From the detail in your brave original post, it’s clear to me that you know you pushed and pushed and pushed him. Masochistic in your pushing.
Surely it has occurred to you that your escalation and pushing would have had a rising impact upon him as well?
For some folk to just blame him, in their wanting to support you, misses out some important adult realities.
You enticed him to speak frankly to you. You told him it would all be ok, and that your imagined version of the truth was ok: you led him to believe that he could be direct and open with you without any repercussion.
« but I pushed and started to talk about it didn’t matter as true love is the one that lasts past that stage »
Can you see that in your subsequent words to him you then annoyed him further by showing how your statement above was clearly not true for you, and that there and then, live in the room, you were lying to him and trying to manipulate him.
Surely you can understand that this would have goaded him further.
By your account he still held his anger, he was not emotional, he was calm, all qualities we admire in our husbands and our men when there is a crisis or an emergency.
You wrote
« I should have left it there but I didn’t
« he would have happily ended the conversation but I couldn’t stop
« it was almost like I wanted to hurt myself I can’t explain it any other way , like I needed the pain to believe it because his demeanour was so calm and casual as if we were talking about what to buy from the shops … »
Yet here you are wanting to know how you come back from this. You need to take control of your own mind, because how you write of your behaviour, you’re out of control. There is something other than your rational self making these decisions and implementing them in real time.
You then wrote
« He got angry in the end » and still it didn’t end there. You wrote some more, and clearly here, your intention was to hurt him.
Not satisfied with all the damage you had inflicted already, on each of you, you then focussed on wanting to hurt him, by saying
« I kept bringing her name up and how if that was love why didn’t she follow him and why was she married now »
Can you understand that you were now attacking him?
Can you see that you told him earlier it would be safe for him to share with you, and that deception of yours encouraged him to share; but you took that sensitively shared information and used it against him.
Can you see that you then attacked someone he said he loved. No wonder he stormed out.
Your behaviour was terrible. And you know it.
« I wish I had never pushed » you wrote towards the end of your original post. You know you created an awful scenario.
And finally, you condemn him for your lack of empathy. For your lack, you condemn him:
« I can’t comprehend how he has compartmentalised his life like that … »
Your lack of ability to understand is not his failing, it is yours.
i know that most likely you won’t have read to the end of this post, and if you have, you’ll dismiss it.
But the most useful opinons in a matter like this, are the opinions that don’t blindly support you.
If you’d like to find a way back to peace with your husband, I strongly recommend you entertain the concept that when you think you’re completely 100% right, please be open that you might be completely wrong.

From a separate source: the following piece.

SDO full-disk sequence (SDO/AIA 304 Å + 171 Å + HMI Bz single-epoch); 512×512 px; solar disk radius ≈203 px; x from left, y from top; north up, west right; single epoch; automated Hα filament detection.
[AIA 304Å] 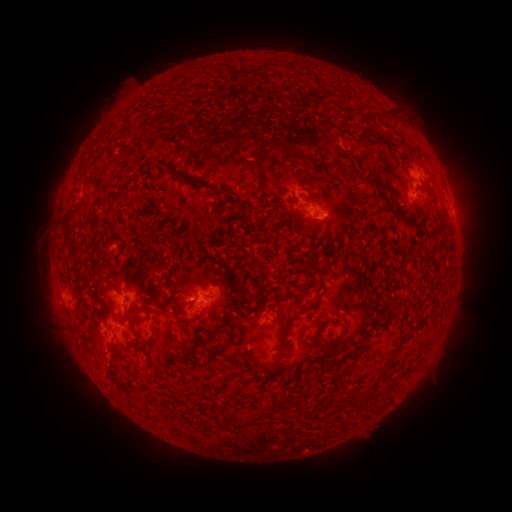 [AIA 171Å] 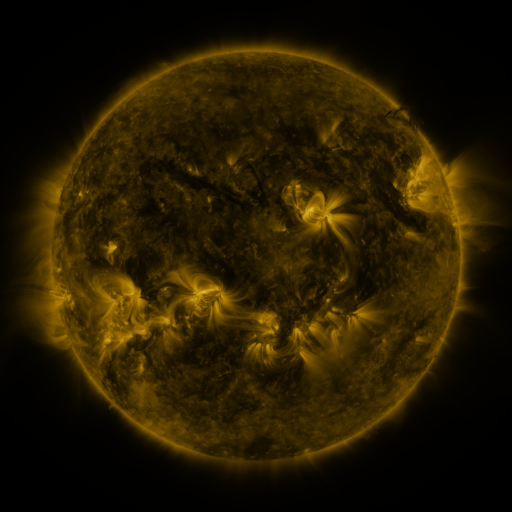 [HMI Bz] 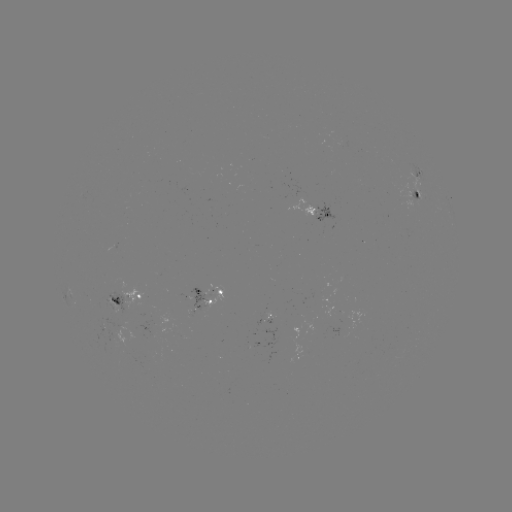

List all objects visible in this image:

Even when you were on the warpath with your husband, he did you the honour of staying calm and telling you a truth that he knew would shrink him in your eyes.
That was real strength of character in action.
You may hate the truth that you deceived and prised out of him under duress, but your part in this process was a despicable one. Your behaviour was terrible, on the eve of you both being apart for weeks.
He deserves a full and empathic apology from you, and respect for having treated you plainly when you were storming at him. He behaved better than your behaviour deserved.